Jika demikian, maka ketiga ranah inilah yang harus terus kita perbaiki secara sinergis dan simultan. Untuk misi ini, kita membutuhkan para pemimpin yang bersih, berani, dan memimiliki visi yang jelas, baik di tingkat pusat maupun daerah. Saat ini, sistem demokrasi kita masih lemah dan tidak efektif untuk melahirkan pemimpin yang berkarakter seperti ini. Untuk itu, kiranya untuk tujuan ini kita juga harus mau mengubah sistem pemilihan langsung kepada sistem perwakilan yang lebih efektif dan bersih.

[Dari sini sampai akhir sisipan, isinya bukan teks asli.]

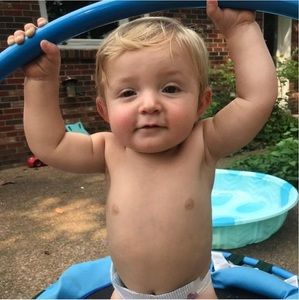 Meet your Posher, Toby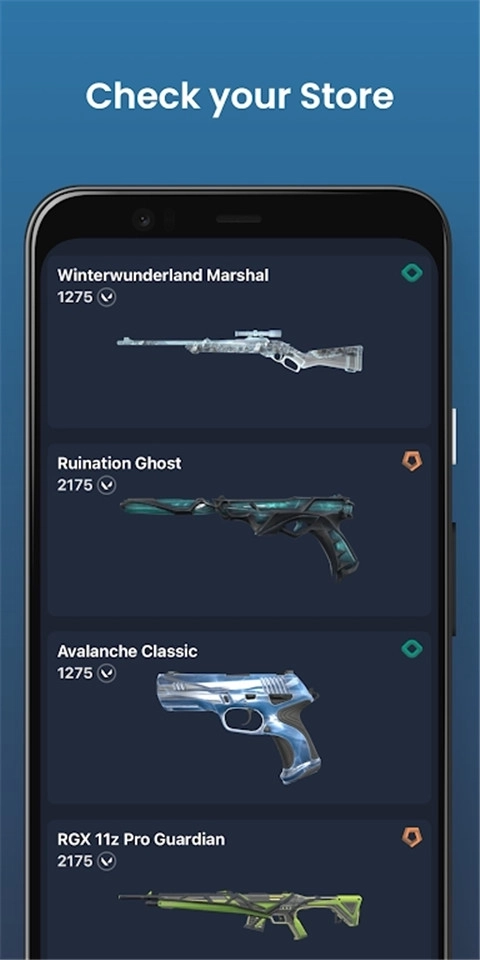 瓦罗兰特战绩查询(Valking gg)3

Akhirnya, kecerdasan manusia hanya akan menjadi bumerang dan menghacurkan mereka sendiri, kecuali jika dilandasi dengan moral dan akal budi. Semoga kita menjadi orang terdidik yang bermoral. Wallahu a’lam!(johansyahmude@yahoo.co.id)
*Kandidat Doktor Pendidikan Islam pada UIN Ar-Raniry Banda Aceh.